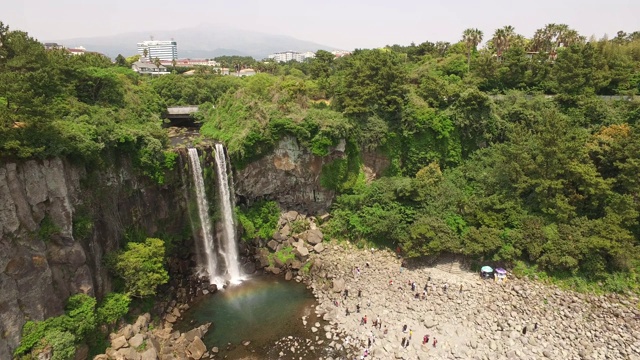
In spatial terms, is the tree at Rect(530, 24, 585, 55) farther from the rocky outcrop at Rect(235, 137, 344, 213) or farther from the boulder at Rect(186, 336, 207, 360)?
the boulder at Rect(186, 336, 207, 360)

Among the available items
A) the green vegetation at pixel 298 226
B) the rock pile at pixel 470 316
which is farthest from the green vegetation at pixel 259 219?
the rock pile at pixel 470 316

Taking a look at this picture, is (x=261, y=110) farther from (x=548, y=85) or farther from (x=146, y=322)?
(x=548, y=85)

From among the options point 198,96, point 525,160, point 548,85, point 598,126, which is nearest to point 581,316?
point 525,160

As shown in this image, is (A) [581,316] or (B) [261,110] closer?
(A) [581,316]

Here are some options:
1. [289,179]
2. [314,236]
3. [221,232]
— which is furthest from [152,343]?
[289,179]

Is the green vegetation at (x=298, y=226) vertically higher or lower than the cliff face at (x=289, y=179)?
lower

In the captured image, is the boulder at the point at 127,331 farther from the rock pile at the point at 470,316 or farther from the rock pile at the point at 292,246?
the rock pile at the point at 470,316
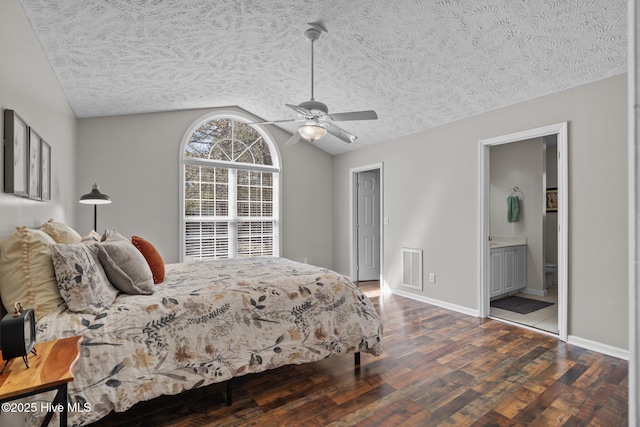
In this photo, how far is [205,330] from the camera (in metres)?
2.05

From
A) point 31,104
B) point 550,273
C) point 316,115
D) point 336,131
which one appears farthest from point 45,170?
point 550,273

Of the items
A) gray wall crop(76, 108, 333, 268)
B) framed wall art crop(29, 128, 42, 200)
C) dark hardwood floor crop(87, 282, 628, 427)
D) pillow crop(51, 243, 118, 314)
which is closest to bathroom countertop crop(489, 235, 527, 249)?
dark hardwood floor crop(87, 282, 628, 427)

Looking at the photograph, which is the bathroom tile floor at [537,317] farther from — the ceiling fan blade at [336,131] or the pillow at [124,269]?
the pillow at [124,269]

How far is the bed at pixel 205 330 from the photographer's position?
1.70 m

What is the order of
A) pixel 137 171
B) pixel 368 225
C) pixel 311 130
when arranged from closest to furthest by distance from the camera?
pixel 311 130 < pixel 137 171 < pixel 368 225

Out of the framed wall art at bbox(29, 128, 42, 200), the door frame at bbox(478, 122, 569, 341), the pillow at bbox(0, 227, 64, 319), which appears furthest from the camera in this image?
the door frame at bbox(478, 122, 569, 341)

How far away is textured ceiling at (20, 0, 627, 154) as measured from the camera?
95.0 inches

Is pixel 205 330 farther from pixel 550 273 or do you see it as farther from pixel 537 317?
pixel 550 273

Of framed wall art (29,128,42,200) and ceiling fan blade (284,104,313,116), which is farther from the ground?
ceiling fan blade (284,104,313,116)

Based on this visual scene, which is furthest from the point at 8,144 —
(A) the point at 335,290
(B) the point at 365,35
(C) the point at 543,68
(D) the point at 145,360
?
(C) the point at 543,68

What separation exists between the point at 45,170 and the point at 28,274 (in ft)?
4.19

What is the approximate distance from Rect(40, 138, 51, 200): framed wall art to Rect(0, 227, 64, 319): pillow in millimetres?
963

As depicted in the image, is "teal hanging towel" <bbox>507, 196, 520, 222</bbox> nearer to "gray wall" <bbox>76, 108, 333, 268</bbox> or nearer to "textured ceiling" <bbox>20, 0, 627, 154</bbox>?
"textured ceiling" <bbox>20, 0, 627, 154</bbox>

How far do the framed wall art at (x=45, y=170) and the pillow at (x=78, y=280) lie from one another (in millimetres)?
969
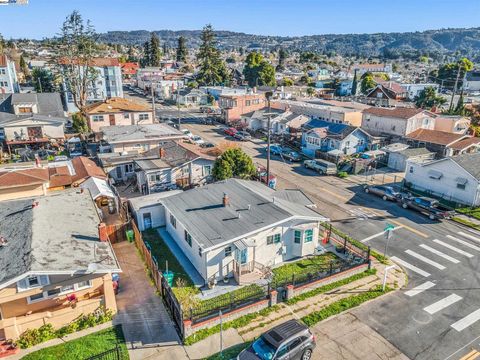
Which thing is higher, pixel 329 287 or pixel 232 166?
pixel 232 166

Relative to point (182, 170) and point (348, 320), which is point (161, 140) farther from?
point (348, 320)

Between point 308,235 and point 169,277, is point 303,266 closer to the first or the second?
point 308,235

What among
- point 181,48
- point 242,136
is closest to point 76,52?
point 242,136

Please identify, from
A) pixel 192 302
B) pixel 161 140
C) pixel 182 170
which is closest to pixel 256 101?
Result: pixel 161 140

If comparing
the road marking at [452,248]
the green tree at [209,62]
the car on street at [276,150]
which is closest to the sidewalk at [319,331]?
☆ ☆ ☆
**WORK TO BE COMPLETED**
Rewrite all of the lines above with "green vegetation" replaced by "green shrubbery" wherever it occurs, leaving everything else unchanged, and omit the pictures.

**RESULT**
In spatial terms, is the tree at Rect(530, 24, 585, 55) farther from the rocky outcrop at Rect(235, 137, 344, 213) or farther from the boulder at Rect(186, 336, 207, 360)?
the boulder at Rect(186, 336, 207, 360)

Among the available items
A) the green shrubbery at pixel 298 226
B) the rock pile at pixel 470 316
which is farthest from the green shrubbery at pixel 259 219?
the rock pile at pixel 470 316

Taking a look at this picture, is (x=261, y=110) farther from (x=548, y=85) or farther from (x=146, y=322)?
(x=548, y=85)

From among the options point 198,96, point 525,160, point 548,85, point 598,126, which is nearest to point 581,316?
point 525,160

As shown in this image, is (A) [581,316] or (B) [261,110] closer?
(A) [581,316]

Here are some options:
1. [289,179]
2. [314,236]
3. [221,232]
— which is furthest from [152,343]?
[289,179]

Is the green shrubbery at (x=298, y=226) vertically higher or lower than the cliff face at (x=289, y=179)?
lower

In the captured image, is the boulder at the point at 127,331 farther from the rock pile at the point at 470,316 or farther from the rock pile at the point at 292,246?
the rock pile at the point at 470,316
In this photo, how far is [205,330] from the camera (in metres)?
2.05

From
A) point 31,104
B) point 550,273
C) point 316,115
D) point 336,131
which one appears farthest from point 45,170?
point 550,273

Of the items
A) gray wall crop(76, 108, 333, 268)
B) framed wall art crop(29, 128, 42, 200)
C) dark hardwood floor crop(87, 282, 628, 427)
D) pillow crop(51, 243, 118, 314)
which is closest to bathroom countertop crop(489, 235, 527, 249)?
dark hardwood floor crop(87, 282, 628, 427)

Looking at the photograph, which is the bathroom tile floor at [537,317] farther from — the ceiling fan blade at [336,131] or the pillow at [124,269]?
the pillow at [124,269]

How far is the bed at pixel 205 330 from the photographer's position?
1.70 m

What is the order of
A) pixel 137 171
B) pixel 368 225
C) pixel 311 130
when arranged from closest to furthest by distance from the camera?
pixel 311 130 < pixel 137 171 < pixel 368 225

Out of the framed wall art at bbox(29, 128, 42, 200), the door frame at bbox(478, 122, 569, 341), the pillow at bbox(0, 227, 64, 319), which appears furthest from the camera in this image?
the door frame at bbox(478, 122, 569, 341)

How far away is textured ceiling at (20, 0, 627, 154) as measured from the camera?
95.0 inches

Is pixel 205 330 farther from pixel 550 273 or do you see it as farther from pixel 537 317?
pixel 550 273

Of framed wall art (29,128,42,200) and ceiling fan blade (284,104,313,116), which is farther from the ground?
ceiling fan blade (284,104,313,116)

Based on this visual scene, which is furthest from the point at 8,144 —
(A) the point at 335,290
(B) the point at 365,35
(C) the point at 543,68
(D) the point at 145,360
?
(C) the point at 543,68

What separation exists between the point at 45,170 and the point at 28,274 (in ft)?
4.19

What is the approximate distance from Rect(40, 138, 51, 200): framed wall art to Rect(0, 227, 64, 319): pillow in millimetres?
963

As depicted in the image, is "teal hanging towel" <bbox>507, 196, 520, 222</bbox> nearer to "gray wall" <bbox>76, 108, 333, 268</bbox> or nearer to "textured ceiling" <bbox>20, 0, 627, 154</bbox>?
"textured ceiling" <bbox>20, 0, 627, 154</bbox>

How far do the framed wall art at (x=45, y=170) and the pillow at (x=78, y=280) lie from one another (in millimetres)?
969
Which thing is higher, pixel 329 287 or pixel 232 166?
pixel 232 166

Relative to point (182, 170) and point (348, 320), which is point (161, 140) farther from?
point (348, 320)

Between point 308,235 and point 169,277, is point 303,266 closer to the first or the second?
point 308,235

What among
- point 181,48
- point 242,136
is closest to point 76,52?
point 242,136

Please identify, from
A) pixel 192 302
B) pixel 161 140
C) pixel 182 170
which is closest to pixel 256 101?
Result: pixel 161 140

If comparing
the road marking at [452,248]
the green tree at [209,62]
the car on street at [276,150]
which is closest to the sidewalk at [319,331]?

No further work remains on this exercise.